ReAct Prompting	Combines reasoning with actions (like web search or calculations).	The model can think and also 'do things' like look up facts or run code.
Reinforcement Learning from Human Feedback (RLHF)	Training using human preferences as rewards to align model output with expectations.	A way to teach the model what people like by rewarding good answers.
Residual Connections	Shortcut paths that preserve input signals in deep networks.	These act like memory lanes to help the model not forget what it already learned.
Role Prompting	Assigns the model a specific identity (e.g., a teacher, lawyer).	Like giving the AI a costume or role to play.
Sampling Temperature	A setting that controls how random the AI's answers are.
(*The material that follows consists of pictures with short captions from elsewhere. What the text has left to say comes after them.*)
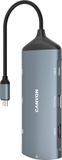 Canyon DS-15 Serie - Laptop-dockingstation - 8 in 1 - 4K USB-C - Grijs
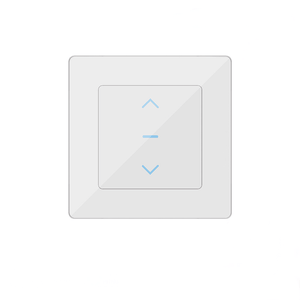 Smart WiFi Curtain Switch - Touch Control for Motorized Curtains & Roller Blinds, Works with Alexa/Google Home, App Remote Control, Timer & Voice Command, No Hub Required, CE Certified (EU Version)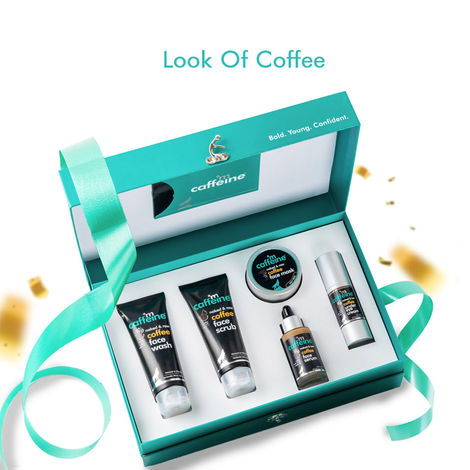Buy mCaffeine Coffee Look Gift Set | Facial Kit with Face Wash, Scrub, Mask, Serum & Under Eye Cream for a Pampering Skin Day | For Women and Men (370 gm)-Purplle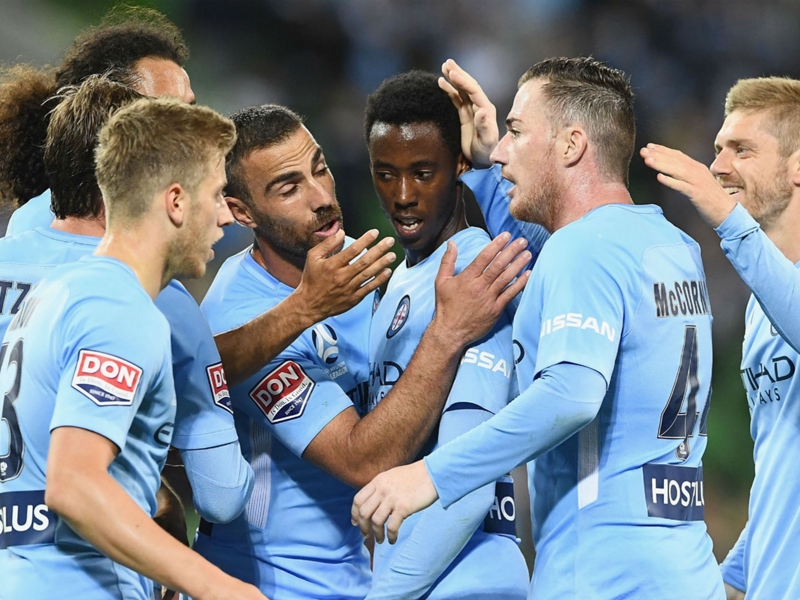 Melbourne City 2 Brisbane Roar 0: Kamau nets double as McCormack debuts Melbourne City 2 Brisbane Roar 0: Kamau nets double as McCormack debuts
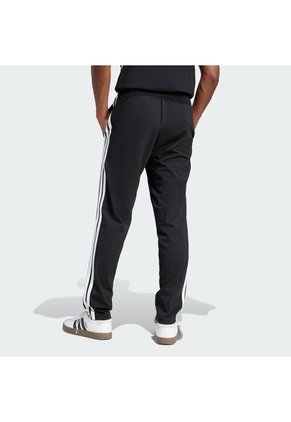 Pantalón Negro Adidas Essentials 3 Rayas Single Jersey Hombre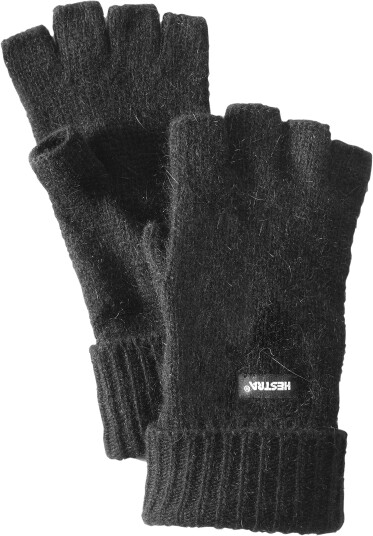 Hestra Men's Pancho Half Finger Black Svart 7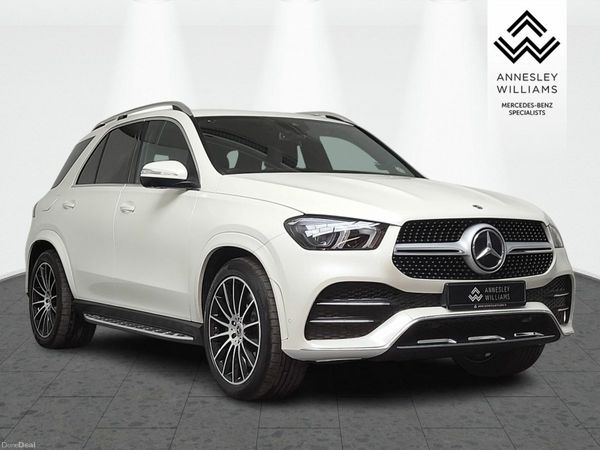 Mercedes-Benz GLE SUV, Diesel Plug-in Hybrid, 2022, White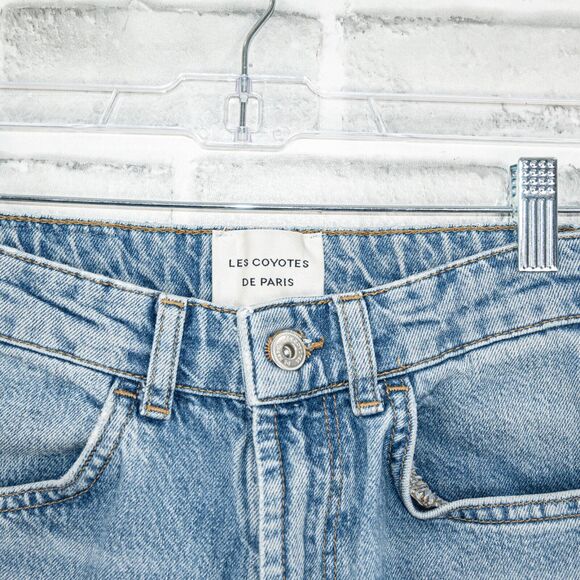 LES COYOTES DE PARIS High-Rise Crop Denim Jeans Size 16 24w - Picture 7 of 12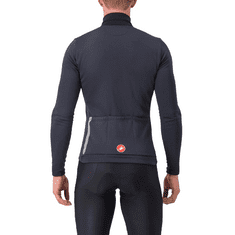 Castelli Entrata Thermal Jersey Light Black/Red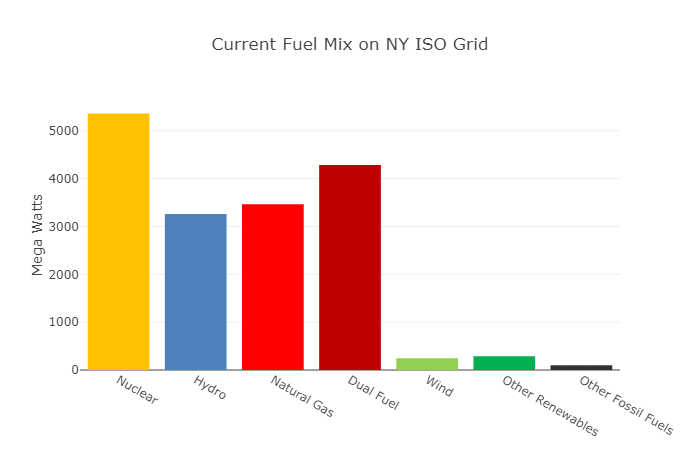 NYISO 燃料组成情况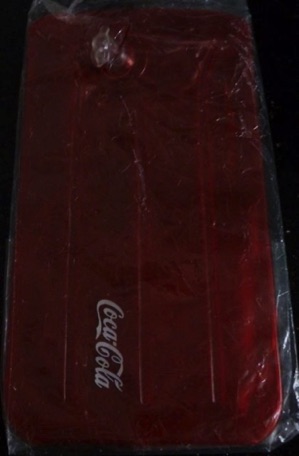 9069-8 € 1,00 coca cola  opblaasbaar zakje voor flesje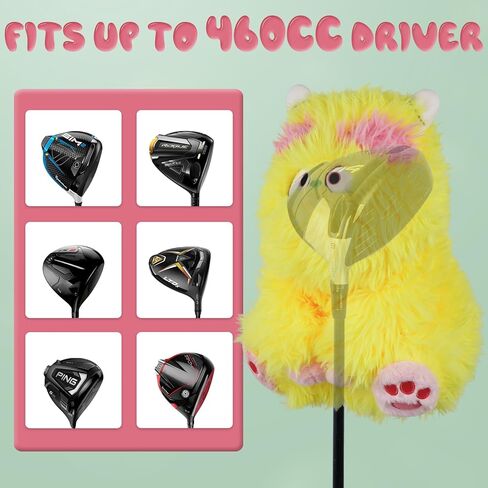Animal Zoo Golf Driver Headcover Premium Plush Novelty Driver Headcovers Funny Golf Club Covers Protection Men's Golf Gear Driver Headcover for Men and Women in Kuwait
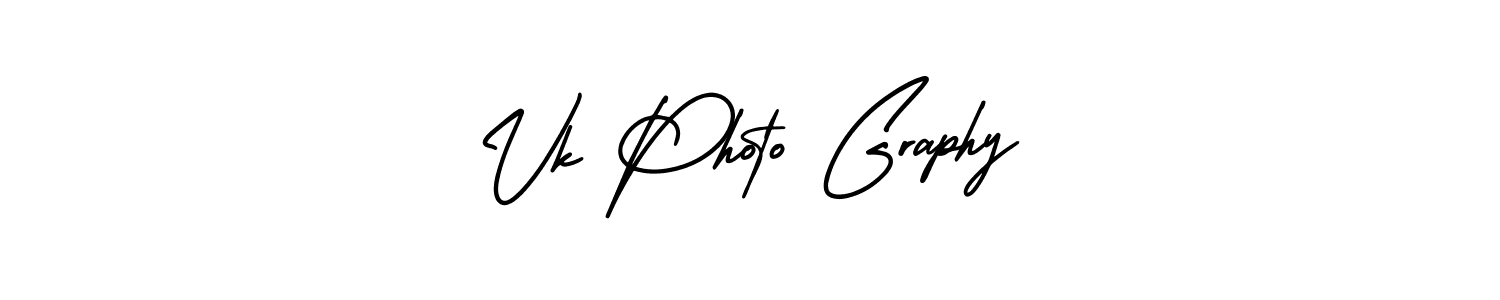 Make a beautiful signature design for name Vk Photo Graphy. With this signature (AmerikaSignatureDemo-Regular) style, you can create a handwritten signature for free. Vk Photo Graphy signature style 3 images and pictures png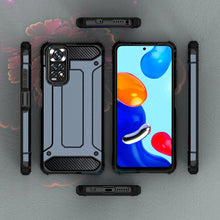 Заредете изображение във визуализатора на галерията – Hybrid Armor Case Tough Rugged Cover for Xiaomi Redmi Note 11S / Note 11 black - TopMag
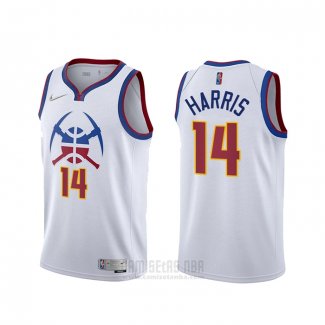 Camiseta Denver Nuggets Gary Harris #14 Earned 2020-21 Blanco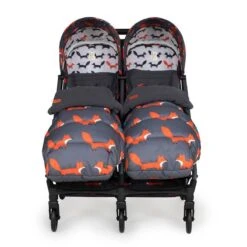 Cosatto Woosh Double Stroller And Footmuff Bundle - Charcoal Mister Fox 12 Cosatto Woosh Double Stroller And Footmuff Bundle - Charcoal Mister Fox -Baby Products Store cosatto woosh double and footmuff bundle charcoal mister fox 3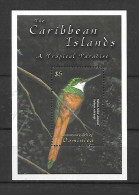 Dominica 2001 Caribbean Fauna - Birds MS #3 MNH - Dominica (1978-...)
Lower is more focused, higher is more creative.	Think of it like adding spice—more temperature means spicier, more unpredictable answers.
Self-Attention	Mechanism allowing the model to weigh the importance of different tokens in a sequence.	The model looks at all the words in a sentence and decides which ones matter most to each other.
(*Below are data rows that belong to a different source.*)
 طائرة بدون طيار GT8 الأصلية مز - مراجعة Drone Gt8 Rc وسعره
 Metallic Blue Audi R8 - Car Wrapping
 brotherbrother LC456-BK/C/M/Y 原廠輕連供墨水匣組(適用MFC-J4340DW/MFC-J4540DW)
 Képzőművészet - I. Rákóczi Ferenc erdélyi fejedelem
Soft Prompting	Uses learnable vector prompts instead of full model updates for tuning.	Gives the model a gentle nudge using prompts rather than retraining it entirely.
Speculative Decoding	Uses a small model to predict draft tokens, then confirms them with the main model.	A fast trick where a small model guesses ahead and the big model checks the work.
Step-Back Prompting	Asks a broader question first to guide a deeper answer.	Like warming up with a big-picture question before solving a problem.
Supervised Learning	ML technique where models are trained on labeled data (inputs with correct outputs).	It’s like giving the model a quiz with an answer key while it learns.
System Prompting	Sets the overall tone and behavior of the model.	It tells the model 'who' it should act like.
Tokenization	Breaking text into smaller units for model input.	Splitting sentences into chunks the model can understand.
Transformer	Neural architecture using self-attention for sequence modeling.	The foundation of modern language models—like the engine in a car.
Tree of Thoughts (ToT)	Exploring multiple reasoning paths at once.	Instead of one thought train, it branches into a tree of ideas.
Unsupervised Learning	Models learn patterns in data without labeled outcomes.	Letting the model explore data on its own to find hidden patterns.
Zero-shot / One-shot / Few-shot Prompting	Prompting strategies that vary in the number of examples given to guide the model.	Zero = no example, one = one example, few = a couple of examples. Just like showing how to do something before asking for it.